Attempts to produce a cleaning agent strong enough to wipe the smirk off Boris Johnson’s face have so far come to nothing admitted market brand leaders Reckitt Benckiser. A spokesperson for the company said progress had been frustratingly slow but they still hoped for a breakthrough one day.
The company has invested over £10m in a new state-of-the-art laboratory on the outskirts of Milton Keynes dedicated solely to finding something that will remove the PM’s constantly annoying smirk. Although the company produces many successful household cleaning agents such as degreasers, toilet cleaners, lime-scale removers and grime mousse they say the big prize still eludes them.
‘Some of the Reckitt Benckiser products have been used to clean up decades old plutonium stains at Dounreay’ said Cillit Bang enthusiast Barry Scott ‘others have been used to clean the toilets at the House of Lords and lots of celebrities swear by it.
‘Anne Widdicombe says she wouldn’t put anything else down her S bend at night and Nigella Lawson often scrubs her tops down with it too. But, as yet, nothing is powerful enough to get rid of that smirk’, he said.

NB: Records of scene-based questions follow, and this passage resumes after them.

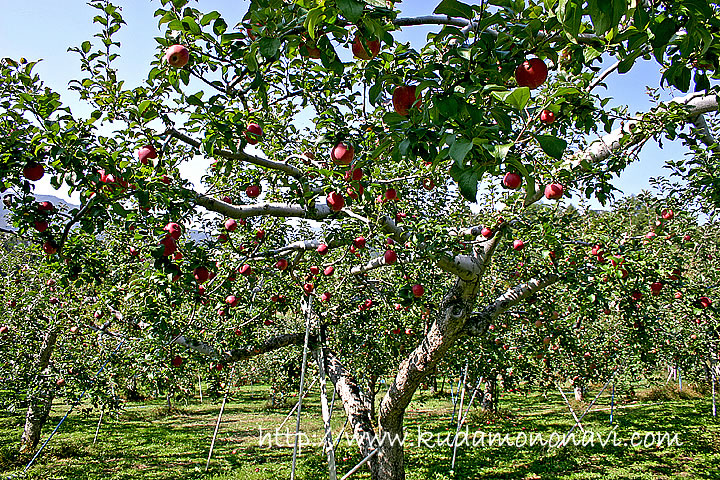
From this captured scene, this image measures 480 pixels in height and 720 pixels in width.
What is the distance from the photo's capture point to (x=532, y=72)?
1176 mm

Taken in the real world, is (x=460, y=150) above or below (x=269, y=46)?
below

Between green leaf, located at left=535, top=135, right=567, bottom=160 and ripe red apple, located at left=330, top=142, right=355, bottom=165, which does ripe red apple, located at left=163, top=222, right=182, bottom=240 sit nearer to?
ripe red apple, located at left=330, top=142, right=355, bottom=165

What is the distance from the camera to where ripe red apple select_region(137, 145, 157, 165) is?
2484 mm

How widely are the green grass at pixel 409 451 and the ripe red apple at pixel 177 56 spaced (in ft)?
22.0

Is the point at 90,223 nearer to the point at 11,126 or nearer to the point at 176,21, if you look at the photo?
the point at 11,126

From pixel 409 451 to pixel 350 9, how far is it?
9.04m

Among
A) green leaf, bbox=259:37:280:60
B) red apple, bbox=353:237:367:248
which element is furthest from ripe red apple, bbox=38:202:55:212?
green leaf, bbox=259:37:280:60

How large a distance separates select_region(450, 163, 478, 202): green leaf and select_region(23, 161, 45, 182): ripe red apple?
8.23 feet

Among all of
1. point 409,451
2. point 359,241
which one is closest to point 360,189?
point 359,241

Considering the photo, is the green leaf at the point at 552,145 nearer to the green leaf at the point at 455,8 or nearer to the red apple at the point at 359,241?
the green leaf at the point at 455,8

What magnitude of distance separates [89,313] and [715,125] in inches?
324

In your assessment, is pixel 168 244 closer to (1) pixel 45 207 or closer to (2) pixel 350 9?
(1) pixel 45 207

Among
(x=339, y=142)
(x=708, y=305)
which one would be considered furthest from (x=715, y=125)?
Result: (x=339, y=142)

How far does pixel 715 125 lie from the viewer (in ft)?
12.9
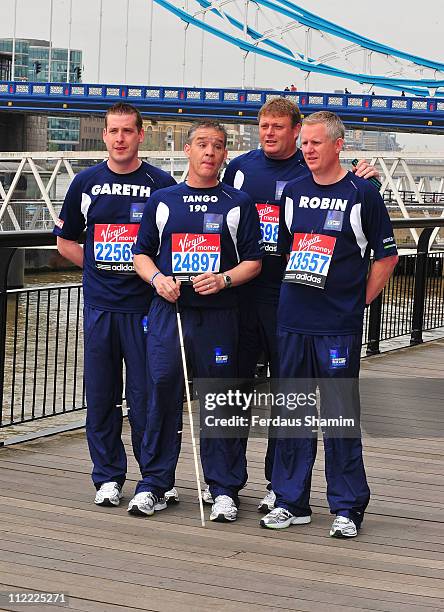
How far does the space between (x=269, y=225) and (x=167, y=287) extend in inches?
23.0

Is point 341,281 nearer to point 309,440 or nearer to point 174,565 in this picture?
point 309,440

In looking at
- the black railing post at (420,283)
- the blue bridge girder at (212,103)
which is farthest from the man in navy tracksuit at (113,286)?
the blue bridge girder at (212,103)

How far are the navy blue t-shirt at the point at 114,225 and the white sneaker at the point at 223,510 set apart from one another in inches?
32.1

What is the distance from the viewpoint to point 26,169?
5572cm

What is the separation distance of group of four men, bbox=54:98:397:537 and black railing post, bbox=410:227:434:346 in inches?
205

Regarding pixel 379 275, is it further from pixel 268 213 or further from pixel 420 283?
pixel 420 283

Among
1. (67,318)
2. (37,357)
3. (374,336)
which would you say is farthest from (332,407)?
(37,357)

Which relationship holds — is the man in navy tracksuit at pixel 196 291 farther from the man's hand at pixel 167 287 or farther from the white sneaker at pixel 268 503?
the white sneaker at pixel 268 503

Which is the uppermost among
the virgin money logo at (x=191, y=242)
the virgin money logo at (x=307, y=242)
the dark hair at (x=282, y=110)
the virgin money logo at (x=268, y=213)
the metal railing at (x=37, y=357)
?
the dark hair at (x=282, y=110)

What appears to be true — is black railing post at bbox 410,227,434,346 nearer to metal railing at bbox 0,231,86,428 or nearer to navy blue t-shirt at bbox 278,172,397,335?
metal railing at bbox 0,231,86,428

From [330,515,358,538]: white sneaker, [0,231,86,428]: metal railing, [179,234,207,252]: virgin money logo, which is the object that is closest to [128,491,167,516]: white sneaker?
[330,515,358,538]: white sneaker

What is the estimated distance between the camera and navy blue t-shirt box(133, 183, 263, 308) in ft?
15.5

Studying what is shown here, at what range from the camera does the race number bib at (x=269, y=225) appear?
5.05 m

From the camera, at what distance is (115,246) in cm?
502
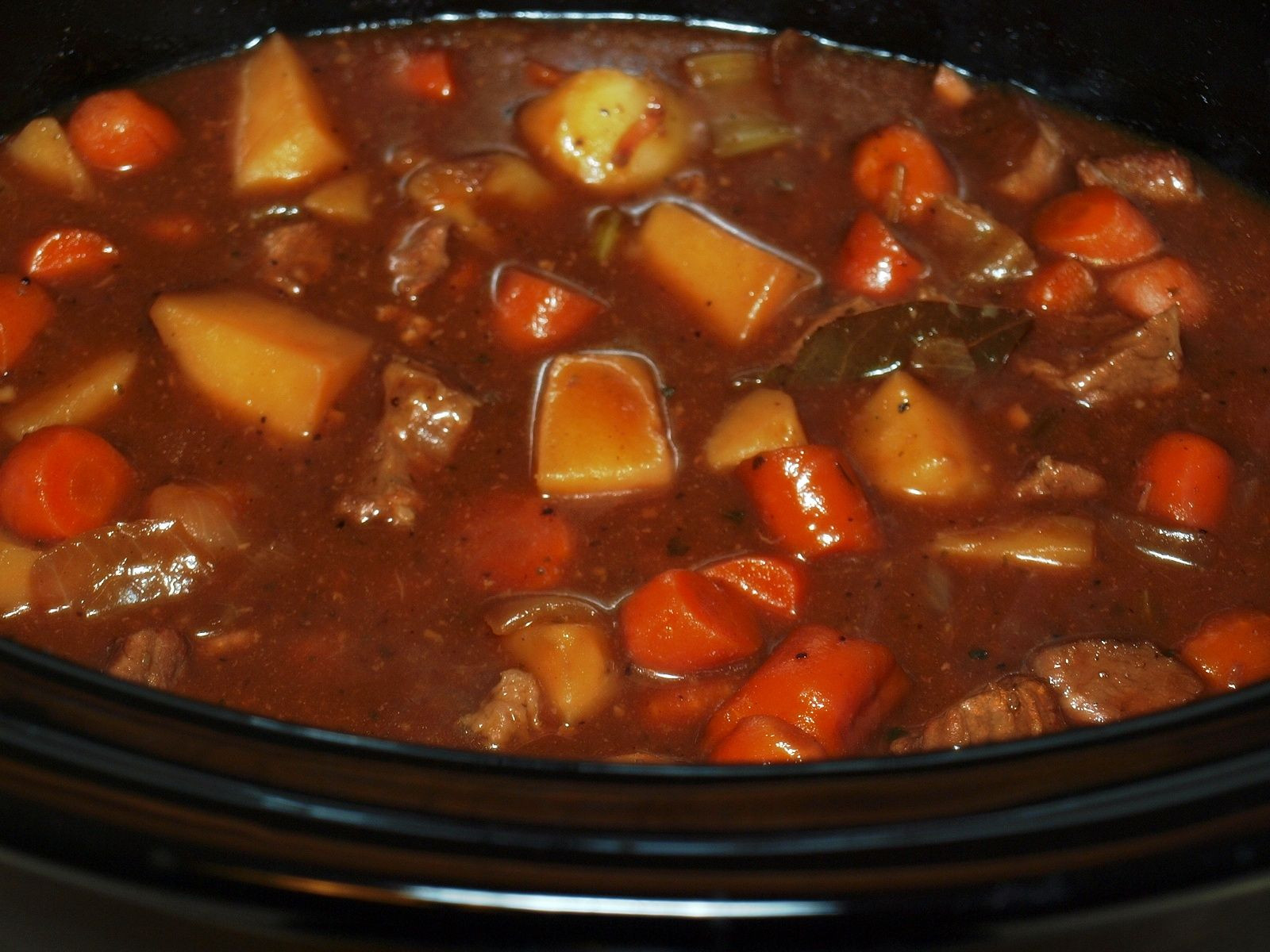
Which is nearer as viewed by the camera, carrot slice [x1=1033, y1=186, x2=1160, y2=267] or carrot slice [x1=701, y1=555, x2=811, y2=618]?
carrot slice [x1=701, y1=555, x2=811, y2=618]

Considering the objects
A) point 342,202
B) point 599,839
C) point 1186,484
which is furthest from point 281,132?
point 599,839

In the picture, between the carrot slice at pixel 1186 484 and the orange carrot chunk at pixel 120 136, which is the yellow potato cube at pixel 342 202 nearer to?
the orange carrot chunk at pixel 120 136

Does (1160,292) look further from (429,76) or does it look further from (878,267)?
(429,76)

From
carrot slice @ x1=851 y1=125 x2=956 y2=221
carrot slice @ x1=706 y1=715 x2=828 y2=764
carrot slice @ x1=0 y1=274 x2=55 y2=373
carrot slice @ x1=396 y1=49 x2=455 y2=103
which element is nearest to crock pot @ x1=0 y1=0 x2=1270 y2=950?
carrot slice @ x1=706 y1=715 x2=828 y2=764

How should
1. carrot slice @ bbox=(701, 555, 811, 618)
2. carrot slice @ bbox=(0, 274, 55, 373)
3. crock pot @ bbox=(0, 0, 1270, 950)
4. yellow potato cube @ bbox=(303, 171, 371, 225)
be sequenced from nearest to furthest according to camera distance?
crock pot @ bbox=(0, 0, 1270, 950), carrot slice @ bbox=(701, 555, 811, 618), carrot slice @ bbox=(0, 274, 55, 373), yellow potato cube @ bbox=(303, 171, 371, 225)

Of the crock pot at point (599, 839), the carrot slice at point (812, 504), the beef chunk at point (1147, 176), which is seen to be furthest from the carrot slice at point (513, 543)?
the beef chunk at point (1147, 176)

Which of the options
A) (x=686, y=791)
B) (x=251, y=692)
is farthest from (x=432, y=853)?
(x=251, y=692)

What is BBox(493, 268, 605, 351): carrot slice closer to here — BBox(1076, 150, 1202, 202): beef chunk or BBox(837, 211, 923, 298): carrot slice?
BBox(837, 211, 923, 298): carrot slice
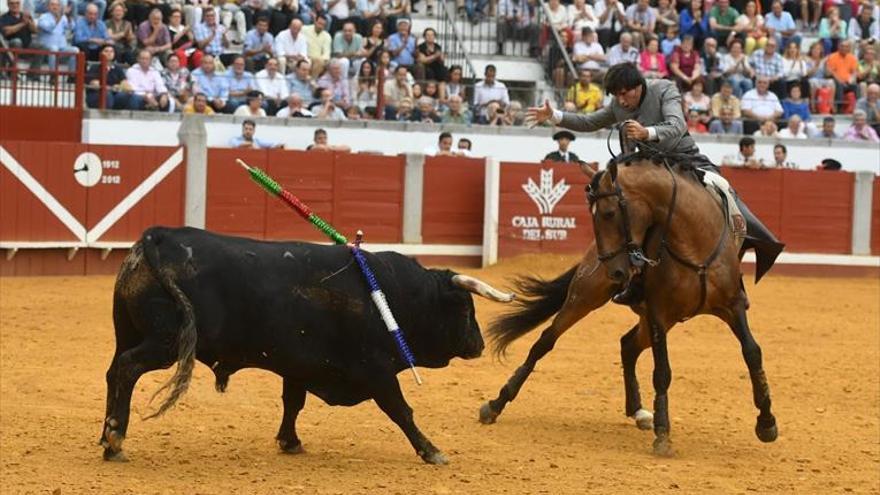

The Johnson smirk – likened by some to the empty smile associated with someone who has just pushed an elderly lady in front of a bus or switched off the plug on a child’s dialysis machine – is said to be one of the most toxic challenges still frustrating the men in white coats.
‘It’s the Holy Grail’ admitted Scott. ‘I’ve been rehearsing the same line for years “…..BANG!!!….and the smirk is gone…..”, but sadly it’s still there.
‘That fucking smirk.
‘And to think, we’re probably going to have that same smirk staring back at us for the next five years.
‘Five long years……five long fucking years….that same knowing smirk….the smirk that tells you it’s all just a game to him, that nothing really matters.
‘Here, give me that bottle of Cillit Bang.’
BANG!!…and the smirk HAS now finally gone…..and it feels wonderful.